Background: The main screening parameter to monitor prostate cancer recurrence (PCR) after primary treatment is the serum concentration of prostate-specific antigen (PSA). In recent years, Ga-68-PSMA PET/CT has become an important method for additional diagnostics in patients with biochemical recurrence.

Purpose: While Ga-68-PSMA PET/CT performs better, it is an expensive, invasive, and time-consuming examination. Therefore, in this study, we aim to employ modern multivariate Machine Learning (ML) methods on electronic health records (EHR) of prostate cancer patients to improve the prediction of imaging confirmed PCR (IPCR).

Methods: We retrospectively analyzed the clinical information of 272 patients, who were examined using Ga-68-PSMA PET/CT. The PSA values ranged from 0 ng/mL to 2270.38 ng/mL with a median PSA level at 1.79 ng/mL. We performed a descriptive analysis using Logistic Regression. Additionally, we evaluated the predictive performance of Logistic Regression, Support Vector Machine, Gradient Boosting, and Random Forest. Finally, we assessed the importance of all features using Ensemble Feature Selection (EFS).

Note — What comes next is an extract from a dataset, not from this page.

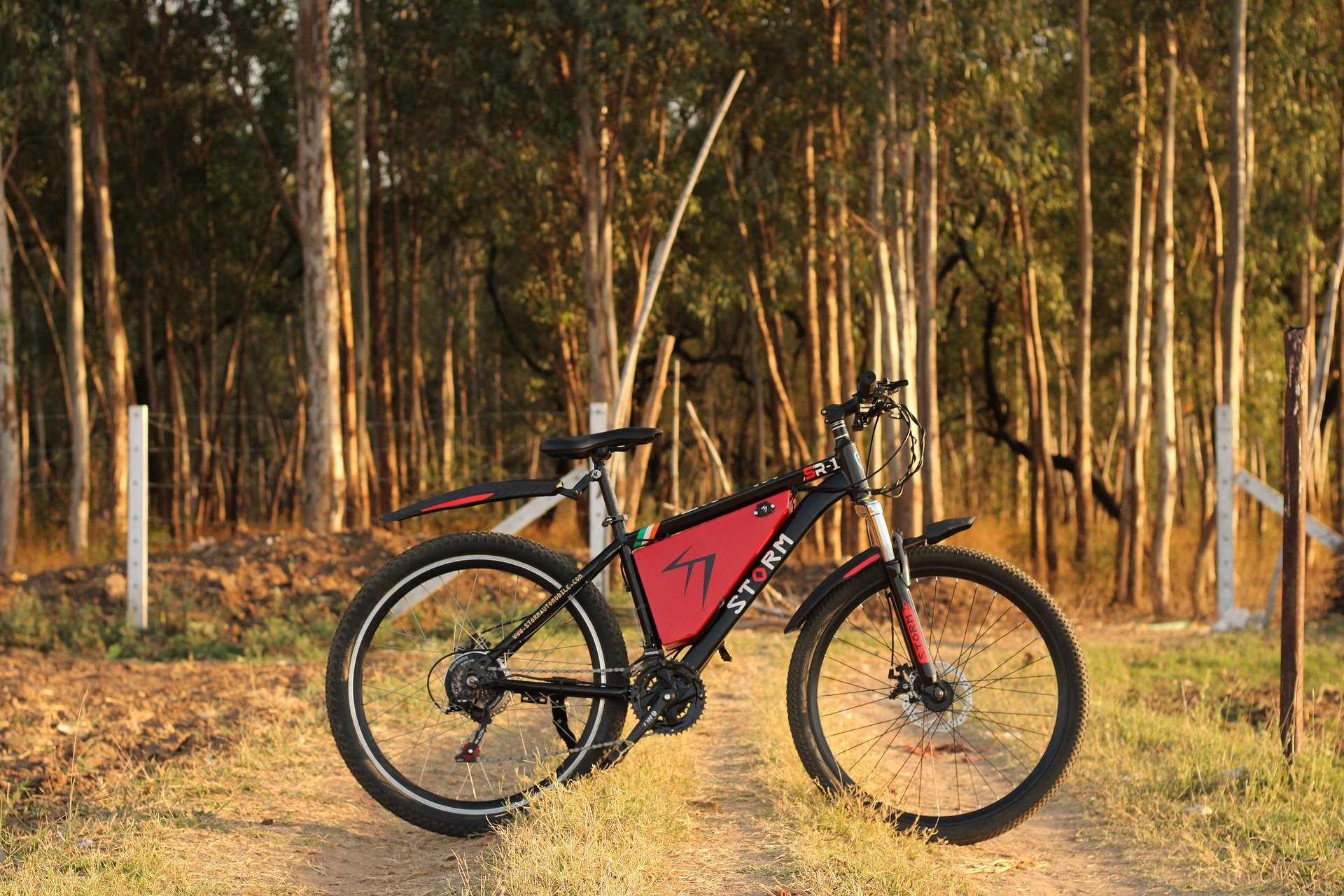 Smart e bike from Rad Power Bikes(Electronic bikes) is the thinnest and cheapest electric bike to date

Results: The descriptive analysis found significant associations between IPCR and logarithmic PSA values as well as between IPCR and performed hormonal therapy. Our models were able to predict IPCR with an AUC score of 0.78 ± 0.13 (mean ± standard deviation) and a sensitivity of 0.997 ± 0.01. Features such as PSA, PSA doubling time, PSA velocity, hormonal therapy, radiation treatment, and injected activity show high importance for IPCR prediction using EFS.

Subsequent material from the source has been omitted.